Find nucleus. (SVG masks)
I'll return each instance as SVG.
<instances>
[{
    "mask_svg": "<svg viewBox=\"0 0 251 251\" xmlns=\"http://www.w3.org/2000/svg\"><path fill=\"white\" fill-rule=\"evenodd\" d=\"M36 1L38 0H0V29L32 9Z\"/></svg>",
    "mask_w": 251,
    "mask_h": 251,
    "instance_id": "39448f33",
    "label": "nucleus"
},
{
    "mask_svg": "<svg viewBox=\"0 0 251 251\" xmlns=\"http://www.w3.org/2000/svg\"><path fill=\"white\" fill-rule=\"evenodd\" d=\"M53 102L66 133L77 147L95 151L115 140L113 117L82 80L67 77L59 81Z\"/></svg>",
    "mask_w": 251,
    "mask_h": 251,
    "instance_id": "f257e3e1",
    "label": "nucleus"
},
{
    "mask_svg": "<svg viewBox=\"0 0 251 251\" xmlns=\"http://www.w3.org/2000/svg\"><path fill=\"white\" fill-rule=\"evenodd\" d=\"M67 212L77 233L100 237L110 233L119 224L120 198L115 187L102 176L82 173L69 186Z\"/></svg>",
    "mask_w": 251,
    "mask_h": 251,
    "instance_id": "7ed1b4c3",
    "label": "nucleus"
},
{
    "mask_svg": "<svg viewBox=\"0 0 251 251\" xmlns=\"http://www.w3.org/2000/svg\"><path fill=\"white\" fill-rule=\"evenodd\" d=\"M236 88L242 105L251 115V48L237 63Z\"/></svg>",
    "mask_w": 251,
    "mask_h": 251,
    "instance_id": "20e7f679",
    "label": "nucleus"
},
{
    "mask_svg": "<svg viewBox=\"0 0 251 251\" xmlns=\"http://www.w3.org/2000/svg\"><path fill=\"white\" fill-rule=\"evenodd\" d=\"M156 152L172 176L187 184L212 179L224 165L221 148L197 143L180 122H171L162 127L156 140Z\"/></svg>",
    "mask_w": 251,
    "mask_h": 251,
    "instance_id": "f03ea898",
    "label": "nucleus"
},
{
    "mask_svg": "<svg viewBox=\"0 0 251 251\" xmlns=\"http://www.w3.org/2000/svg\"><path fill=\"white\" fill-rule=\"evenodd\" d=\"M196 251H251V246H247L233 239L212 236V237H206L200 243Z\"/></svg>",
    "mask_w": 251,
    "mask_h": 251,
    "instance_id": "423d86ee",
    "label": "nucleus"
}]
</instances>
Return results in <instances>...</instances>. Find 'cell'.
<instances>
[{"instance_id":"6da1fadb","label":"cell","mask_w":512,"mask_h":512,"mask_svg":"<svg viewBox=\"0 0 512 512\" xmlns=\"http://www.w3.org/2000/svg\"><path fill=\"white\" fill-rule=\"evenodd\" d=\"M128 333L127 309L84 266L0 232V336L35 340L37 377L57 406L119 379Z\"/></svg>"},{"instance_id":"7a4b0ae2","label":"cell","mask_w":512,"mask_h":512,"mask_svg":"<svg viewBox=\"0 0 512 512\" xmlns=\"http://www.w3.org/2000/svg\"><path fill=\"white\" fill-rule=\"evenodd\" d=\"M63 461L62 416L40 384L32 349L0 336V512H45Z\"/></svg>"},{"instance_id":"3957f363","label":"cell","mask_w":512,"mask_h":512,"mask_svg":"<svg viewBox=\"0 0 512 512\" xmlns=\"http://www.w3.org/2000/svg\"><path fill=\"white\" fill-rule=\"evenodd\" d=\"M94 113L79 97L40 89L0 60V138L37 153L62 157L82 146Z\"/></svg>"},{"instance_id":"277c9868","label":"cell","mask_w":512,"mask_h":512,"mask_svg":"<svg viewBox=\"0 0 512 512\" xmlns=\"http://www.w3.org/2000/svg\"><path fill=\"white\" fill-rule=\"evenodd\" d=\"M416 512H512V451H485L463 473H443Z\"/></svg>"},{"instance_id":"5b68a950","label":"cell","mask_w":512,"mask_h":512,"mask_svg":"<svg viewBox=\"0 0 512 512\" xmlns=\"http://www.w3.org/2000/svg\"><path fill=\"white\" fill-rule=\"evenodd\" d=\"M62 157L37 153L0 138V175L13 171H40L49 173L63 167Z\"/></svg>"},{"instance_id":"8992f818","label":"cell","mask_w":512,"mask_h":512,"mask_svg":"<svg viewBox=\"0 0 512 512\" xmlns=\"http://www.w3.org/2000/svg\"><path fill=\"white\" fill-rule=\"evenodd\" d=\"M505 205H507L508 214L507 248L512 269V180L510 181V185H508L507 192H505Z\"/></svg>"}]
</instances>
* * *
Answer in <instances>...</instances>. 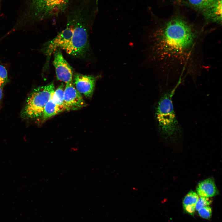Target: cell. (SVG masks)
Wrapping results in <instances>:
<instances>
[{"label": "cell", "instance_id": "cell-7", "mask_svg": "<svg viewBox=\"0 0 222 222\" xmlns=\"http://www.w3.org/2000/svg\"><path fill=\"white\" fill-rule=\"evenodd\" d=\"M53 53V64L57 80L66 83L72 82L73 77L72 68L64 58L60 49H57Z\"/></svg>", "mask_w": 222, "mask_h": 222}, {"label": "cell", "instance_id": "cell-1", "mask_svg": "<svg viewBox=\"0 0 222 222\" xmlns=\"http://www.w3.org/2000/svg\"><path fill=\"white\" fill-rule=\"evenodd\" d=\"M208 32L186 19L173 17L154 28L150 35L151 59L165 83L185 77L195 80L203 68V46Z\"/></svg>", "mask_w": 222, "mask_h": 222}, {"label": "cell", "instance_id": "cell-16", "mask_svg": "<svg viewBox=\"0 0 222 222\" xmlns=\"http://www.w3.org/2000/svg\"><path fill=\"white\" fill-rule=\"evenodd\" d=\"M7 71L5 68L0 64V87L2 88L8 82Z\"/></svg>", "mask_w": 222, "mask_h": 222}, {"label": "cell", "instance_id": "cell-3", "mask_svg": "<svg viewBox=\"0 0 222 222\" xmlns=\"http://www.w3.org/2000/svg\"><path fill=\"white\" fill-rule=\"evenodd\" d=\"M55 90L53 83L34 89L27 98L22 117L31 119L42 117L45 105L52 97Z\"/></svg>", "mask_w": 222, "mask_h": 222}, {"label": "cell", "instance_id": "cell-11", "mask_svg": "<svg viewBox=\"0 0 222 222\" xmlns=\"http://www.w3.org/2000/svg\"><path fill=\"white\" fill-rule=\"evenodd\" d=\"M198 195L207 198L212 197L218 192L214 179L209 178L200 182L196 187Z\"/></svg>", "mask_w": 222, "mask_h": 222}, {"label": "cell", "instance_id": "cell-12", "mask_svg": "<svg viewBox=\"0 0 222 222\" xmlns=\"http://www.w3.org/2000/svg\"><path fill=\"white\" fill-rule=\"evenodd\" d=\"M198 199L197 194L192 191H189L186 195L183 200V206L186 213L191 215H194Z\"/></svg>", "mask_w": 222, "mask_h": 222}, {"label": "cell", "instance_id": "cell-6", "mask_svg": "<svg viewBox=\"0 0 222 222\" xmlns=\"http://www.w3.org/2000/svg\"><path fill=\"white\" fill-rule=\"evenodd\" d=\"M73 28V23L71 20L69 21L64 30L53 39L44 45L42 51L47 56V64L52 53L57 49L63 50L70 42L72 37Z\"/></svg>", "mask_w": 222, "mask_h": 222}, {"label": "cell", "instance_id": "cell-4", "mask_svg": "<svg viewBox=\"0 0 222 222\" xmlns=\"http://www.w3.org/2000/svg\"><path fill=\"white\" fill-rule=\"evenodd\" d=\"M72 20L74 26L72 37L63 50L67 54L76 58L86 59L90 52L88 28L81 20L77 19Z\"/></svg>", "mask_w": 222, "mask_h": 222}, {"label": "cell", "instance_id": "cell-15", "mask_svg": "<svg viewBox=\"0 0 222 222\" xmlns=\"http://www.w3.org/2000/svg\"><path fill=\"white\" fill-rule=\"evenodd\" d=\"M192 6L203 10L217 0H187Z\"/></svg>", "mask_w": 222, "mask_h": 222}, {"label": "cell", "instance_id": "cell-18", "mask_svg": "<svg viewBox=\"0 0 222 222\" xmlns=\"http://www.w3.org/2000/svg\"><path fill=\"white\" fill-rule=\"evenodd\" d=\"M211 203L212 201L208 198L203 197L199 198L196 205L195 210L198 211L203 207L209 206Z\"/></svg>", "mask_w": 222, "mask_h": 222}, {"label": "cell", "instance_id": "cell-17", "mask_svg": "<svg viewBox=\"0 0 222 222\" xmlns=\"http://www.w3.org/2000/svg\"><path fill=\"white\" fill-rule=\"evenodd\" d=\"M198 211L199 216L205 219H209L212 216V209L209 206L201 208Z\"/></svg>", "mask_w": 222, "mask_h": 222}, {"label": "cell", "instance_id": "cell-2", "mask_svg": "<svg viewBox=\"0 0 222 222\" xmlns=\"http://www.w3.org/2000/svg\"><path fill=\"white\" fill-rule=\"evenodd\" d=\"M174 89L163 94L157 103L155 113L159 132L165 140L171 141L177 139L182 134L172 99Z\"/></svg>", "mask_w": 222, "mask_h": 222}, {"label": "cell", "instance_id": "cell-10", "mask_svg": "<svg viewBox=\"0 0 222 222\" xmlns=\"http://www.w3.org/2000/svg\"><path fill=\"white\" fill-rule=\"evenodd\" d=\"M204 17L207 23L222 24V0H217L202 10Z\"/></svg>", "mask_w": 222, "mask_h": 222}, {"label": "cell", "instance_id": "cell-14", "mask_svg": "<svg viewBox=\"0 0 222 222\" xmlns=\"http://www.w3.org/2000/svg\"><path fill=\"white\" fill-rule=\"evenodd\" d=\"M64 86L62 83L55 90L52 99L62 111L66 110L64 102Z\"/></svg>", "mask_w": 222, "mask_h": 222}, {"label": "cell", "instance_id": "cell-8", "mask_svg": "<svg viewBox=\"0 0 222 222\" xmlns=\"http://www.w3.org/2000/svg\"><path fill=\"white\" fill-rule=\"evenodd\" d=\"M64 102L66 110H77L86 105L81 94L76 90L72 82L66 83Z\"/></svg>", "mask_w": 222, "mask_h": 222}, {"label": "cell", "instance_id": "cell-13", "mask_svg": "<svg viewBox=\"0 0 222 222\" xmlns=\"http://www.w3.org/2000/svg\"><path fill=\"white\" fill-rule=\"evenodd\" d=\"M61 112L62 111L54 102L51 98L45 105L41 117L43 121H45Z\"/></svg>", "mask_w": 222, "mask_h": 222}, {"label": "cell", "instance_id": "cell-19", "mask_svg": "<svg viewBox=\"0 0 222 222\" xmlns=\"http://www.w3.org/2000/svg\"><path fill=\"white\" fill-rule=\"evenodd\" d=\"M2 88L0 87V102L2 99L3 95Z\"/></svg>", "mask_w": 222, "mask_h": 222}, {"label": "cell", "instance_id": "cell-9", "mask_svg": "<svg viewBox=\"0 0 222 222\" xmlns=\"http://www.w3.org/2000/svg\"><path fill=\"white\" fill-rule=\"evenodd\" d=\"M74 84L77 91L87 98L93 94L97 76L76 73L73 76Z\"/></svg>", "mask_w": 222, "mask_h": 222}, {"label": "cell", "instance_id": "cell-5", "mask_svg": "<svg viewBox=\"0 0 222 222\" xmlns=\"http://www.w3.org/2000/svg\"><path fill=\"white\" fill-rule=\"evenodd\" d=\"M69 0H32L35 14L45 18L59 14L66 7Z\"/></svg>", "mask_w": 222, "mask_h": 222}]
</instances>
* * *
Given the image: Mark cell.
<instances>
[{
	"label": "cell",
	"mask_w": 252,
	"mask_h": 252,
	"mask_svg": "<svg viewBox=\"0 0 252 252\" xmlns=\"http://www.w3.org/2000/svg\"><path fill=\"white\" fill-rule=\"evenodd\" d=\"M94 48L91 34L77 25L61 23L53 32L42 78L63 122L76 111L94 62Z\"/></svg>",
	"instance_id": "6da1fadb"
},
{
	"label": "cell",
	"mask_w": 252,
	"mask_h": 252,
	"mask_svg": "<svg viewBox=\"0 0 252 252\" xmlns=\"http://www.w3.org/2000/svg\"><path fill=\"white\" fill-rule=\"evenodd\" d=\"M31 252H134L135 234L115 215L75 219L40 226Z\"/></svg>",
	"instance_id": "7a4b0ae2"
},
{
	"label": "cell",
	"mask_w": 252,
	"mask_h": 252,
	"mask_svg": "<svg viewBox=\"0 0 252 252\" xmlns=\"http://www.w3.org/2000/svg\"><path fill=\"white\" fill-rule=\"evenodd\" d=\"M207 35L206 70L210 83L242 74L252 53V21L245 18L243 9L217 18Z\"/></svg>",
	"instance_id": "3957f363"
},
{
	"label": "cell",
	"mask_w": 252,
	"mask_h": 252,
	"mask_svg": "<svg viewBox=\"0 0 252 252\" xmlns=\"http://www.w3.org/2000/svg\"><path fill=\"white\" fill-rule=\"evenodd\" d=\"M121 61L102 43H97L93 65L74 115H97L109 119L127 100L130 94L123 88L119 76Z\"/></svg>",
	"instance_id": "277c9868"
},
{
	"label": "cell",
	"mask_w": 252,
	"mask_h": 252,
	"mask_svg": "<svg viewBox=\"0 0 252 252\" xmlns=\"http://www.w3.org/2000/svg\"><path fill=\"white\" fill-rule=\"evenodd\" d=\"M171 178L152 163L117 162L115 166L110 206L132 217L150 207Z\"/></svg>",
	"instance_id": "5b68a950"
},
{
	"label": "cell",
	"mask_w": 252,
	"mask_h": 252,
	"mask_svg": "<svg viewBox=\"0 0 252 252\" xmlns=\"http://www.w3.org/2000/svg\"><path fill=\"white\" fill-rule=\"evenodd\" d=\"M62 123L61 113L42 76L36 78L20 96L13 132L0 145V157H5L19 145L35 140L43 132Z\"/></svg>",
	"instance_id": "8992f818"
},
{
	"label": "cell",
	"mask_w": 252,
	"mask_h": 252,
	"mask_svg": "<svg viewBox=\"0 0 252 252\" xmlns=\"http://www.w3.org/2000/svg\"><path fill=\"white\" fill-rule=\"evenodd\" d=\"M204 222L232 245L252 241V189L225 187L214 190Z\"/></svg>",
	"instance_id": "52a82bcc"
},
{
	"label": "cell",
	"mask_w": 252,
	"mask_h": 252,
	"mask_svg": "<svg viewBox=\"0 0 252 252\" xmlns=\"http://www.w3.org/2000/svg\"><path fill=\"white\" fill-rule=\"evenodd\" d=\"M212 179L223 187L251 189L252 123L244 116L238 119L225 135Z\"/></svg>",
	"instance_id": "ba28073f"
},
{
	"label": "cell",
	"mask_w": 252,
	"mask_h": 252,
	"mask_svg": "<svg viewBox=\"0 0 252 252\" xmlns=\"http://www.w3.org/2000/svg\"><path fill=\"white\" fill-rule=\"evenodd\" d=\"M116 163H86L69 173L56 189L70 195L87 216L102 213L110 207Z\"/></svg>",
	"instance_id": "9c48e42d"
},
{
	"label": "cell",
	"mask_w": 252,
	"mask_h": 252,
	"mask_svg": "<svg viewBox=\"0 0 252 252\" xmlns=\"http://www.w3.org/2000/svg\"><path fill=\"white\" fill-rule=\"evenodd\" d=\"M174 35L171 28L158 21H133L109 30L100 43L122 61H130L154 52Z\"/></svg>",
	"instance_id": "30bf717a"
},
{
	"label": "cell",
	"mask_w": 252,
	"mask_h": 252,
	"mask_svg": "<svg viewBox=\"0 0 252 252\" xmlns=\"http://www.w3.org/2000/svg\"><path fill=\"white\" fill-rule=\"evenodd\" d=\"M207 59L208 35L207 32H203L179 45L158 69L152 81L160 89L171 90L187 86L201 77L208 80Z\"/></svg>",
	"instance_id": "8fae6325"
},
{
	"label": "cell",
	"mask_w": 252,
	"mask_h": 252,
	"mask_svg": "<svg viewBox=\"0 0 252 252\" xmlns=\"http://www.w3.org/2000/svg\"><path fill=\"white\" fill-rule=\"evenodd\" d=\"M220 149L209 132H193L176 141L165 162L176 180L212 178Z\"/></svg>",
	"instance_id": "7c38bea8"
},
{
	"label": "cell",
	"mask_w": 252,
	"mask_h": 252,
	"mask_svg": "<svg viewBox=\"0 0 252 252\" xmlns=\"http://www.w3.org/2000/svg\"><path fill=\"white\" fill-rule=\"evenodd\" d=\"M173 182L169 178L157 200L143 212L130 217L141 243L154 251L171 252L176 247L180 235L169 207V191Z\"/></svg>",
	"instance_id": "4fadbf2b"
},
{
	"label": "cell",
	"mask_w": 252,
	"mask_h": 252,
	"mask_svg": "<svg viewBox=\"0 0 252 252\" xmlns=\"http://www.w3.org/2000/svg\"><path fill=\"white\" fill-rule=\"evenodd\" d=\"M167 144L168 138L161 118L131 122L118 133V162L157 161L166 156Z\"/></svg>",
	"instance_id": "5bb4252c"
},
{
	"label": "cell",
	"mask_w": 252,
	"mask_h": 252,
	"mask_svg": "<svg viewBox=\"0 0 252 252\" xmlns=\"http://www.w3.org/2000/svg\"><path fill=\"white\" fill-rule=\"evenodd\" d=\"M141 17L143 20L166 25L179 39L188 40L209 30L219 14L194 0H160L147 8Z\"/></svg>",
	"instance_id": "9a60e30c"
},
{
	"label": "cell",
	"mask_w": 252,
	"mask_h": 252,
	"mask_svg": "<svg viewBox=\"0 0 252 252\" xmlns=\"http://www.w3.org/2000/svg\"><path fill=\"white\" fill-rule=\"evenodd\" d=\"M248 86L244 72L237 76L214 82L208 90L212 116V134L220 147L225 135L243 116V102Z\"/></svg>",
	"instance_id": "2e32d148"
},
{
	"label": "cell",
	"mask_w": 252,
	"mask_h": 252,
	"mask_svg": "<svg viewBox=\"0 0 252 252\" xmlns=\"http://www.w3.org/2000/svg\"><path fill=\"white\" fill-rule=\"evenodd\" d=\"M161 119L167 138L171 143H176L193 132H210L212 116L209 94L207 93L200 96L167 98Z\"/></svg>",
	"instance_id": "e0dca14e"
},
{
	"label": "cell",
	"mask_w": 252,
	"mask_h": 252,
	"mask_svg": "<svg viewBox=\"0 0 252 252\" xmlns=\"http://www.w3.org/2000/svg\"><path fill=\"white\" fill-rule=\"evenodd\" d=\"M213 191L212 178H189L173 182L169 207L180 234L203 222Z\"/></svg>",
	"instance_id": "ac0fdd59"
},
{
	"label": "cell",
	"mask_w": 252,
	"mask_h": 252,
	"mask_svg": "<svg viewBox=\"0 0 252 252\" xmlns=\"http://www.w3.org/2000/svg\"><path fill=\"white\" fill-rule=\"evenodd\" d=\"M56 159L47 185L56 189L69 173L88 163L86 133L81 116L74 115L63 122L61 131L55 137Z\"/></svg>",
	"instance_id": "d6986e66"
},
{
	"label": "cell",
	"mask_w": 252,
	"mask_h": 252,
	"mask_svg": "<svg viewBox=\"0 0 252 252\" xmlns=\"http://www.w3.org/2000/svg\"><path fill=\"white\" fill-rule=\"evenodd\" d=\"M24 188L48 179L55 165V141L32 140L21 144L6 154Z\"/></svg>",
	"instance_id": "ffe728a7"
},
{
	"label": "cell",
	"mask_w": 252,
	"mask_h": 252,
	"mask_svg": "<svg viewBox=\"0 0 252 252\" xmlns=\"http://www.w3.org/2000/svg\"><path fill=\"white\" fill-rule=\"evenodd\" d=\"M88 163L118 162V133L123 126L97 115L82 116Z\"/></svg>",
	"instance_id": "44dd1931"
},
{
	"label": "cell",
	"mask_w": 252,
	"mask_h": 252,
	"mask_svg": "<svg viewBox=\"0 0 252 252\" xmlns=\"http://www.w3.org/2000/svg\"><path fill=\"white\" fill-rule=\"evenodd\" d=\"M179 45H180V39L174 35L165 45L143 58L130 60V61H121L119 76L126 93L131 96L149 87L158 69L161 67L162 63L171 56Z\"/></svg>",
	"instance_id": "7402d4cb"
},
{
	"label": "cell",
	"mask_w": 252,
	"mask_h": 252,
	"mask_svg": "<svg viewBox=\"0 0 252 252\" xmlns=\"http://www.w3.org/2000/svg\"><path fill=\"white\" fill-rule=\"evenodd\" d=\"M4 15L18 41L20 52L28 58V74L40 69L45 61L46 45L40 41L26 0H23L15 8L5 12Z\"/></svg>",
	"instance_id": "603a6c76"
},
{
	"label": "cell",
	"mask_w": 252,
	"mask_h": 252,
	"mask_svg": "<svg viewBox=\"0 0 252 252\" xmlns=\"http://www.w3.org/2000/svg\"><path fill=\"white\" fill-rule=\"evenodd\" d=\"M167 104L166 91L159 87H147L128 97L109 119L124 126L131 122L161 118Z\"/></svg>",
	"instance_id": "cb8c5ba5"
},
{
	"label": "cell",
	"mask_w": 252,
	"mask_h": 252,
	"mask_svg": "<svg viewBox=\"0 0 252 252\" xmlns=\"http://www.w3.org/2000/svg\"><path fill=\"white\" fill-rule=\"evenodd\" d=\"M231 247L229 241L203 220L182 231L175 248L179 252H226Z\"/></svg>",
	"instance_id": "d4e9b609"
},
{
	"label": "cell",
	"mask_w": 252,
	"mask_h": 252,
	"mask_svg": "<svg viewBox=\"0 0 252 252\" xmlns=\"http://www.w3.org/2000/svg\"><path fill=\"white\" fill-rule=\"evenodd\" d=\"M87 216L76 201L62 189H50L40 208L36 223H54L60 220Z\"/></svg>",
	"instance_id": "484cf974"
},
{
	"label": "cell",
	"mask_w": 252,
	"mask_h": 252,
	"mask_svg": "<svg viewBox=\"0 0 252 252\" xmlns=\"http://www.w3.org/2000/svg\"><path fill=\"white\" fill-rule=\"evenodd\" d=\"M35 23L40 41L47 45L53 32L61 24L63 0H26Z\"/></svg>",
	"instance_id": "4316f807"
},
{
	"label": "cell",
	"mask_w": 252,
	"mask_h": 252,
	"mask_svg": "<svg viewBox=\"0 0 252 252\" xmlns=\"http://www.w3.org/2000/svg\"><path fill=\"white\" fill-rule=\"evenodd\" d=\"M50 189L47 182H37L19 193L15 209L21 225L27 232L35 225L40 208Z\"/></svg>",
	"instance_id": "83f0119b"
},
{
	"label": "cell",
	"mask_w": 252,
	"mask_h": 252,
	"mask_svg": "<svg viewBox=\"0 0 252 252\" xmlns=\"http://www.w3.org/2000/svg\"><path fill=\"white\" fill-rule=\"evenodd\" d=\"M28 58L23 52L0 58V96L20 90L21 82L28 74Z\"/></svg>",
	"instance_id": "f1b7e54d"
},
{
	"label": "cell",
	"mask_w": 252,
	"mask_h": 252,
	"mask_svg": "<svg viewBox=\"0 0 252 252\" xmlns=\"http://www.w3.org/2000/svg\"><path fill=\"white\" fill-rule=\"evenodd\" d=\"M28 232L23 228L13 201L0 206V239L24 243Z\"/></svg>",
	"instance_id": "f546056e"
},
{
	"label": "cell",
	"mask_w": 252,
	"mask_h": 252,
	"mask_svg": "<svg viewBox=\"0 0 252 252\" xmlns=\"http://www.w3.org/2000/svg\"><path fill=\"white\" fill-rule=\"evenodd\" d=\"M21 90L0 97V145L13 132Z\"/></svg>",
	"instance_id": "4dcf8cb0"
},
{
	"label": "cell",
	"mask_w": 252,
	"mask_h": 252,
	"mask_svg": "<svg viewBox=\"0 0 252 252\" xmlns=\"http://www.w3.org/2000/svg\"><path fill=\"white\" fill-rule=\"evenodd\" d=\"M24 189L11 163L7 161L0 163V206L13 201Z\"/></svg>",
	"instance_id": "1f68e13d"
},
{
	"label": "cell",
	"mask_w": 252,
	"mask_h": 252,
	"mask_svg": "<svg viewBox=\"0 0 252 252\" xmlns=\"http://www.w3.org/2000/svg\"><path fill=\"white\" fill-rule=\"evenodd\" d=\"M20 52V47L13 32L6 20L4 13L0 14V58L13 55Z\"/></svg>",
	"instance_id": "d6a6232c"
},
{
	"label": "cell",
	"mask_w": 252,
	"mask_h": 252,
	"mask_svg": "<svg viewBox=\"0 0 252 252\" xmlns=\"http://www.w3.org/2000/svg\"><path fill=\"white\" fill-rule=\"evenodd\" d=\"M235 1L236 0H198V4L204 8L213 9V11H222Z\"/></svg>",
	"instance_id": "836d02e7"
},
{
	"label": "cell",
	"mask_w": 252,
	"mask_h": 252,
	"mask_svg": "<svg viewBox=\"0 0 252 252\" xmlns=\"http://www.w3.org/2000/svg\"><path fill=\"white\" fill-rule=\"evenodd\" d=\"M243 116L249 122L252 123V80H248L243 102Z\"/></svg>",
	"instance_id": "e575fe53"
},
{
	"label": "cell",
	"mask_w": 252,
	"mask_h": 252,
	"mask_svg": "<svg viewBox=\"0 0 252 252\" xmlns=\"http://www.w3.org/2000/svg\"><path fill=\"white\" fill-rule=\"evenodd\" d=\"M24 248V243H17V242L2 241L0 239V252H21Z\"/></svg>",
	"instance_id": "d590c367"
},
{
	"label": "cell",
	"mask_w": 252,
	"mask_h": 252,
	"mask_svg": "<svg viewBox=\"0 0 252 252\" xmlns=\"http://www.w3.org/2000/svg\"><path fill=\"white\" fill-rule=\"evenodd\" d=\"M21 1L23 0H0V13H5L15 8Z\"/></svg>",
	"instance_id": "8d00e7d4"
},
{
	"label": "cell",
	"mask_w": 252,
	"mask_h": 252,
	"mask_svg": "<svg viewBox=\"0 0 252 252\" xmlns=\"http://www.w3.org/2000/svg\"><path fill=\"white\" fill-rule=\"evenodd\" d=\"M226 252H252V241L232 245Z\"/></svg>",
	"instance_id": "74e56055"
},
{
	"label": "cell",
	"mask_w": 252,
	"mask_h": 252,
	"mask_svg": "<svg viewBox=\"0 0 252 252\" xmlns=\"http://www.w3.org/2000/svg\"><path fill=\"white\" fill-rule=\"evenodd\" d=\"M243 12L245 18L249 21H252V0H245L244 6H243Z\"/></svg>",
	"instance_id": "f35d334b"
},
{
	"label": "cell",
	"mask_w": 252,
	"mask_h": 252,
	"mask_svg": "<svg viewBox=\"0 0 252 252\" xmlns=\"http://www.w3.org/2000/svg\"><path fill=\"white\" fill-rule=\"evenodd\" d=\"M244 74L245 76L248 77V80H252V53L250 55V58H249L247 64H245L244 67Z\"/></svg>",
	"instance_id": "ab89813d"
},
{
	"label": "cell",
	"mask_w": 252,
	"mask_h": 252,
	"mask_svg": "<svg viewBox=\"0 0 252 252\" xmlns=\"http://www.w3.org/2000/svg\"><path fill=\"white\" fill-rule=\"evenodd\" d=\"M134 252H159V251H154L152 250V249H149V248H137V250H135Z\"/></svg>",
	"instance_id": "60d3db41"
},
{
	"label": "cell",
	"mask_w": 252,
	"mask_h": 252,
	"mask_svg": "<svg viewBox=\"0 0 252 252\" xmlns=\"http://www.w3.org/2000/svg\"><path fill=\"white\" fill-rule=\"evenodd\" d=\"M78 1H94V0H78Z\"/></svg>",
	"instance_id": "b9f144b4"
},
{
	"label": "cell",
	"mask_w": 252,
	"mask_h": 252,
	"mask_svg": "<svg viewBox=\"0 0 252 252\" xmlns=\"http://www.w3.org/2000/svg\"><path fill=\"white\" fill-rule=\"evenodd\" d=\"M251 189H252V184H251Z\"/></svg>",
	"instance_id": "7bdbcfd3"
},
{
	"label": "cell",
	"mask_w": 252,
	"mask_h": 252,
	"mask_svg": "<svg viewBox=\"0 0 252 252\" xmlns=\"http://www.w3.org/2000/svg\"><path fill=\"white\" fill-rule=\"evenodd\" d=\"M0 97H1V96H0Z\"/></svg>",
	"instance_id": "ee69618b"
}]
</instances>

• [Task description]
Pick out every line in the material above that contains the string "Find", and copy each of those lines in full. Matches must have the same case.

• [Exercise response]
Find nucleus. (SVG masks)
Return results in <instances>...</instances>. Find 'cell'.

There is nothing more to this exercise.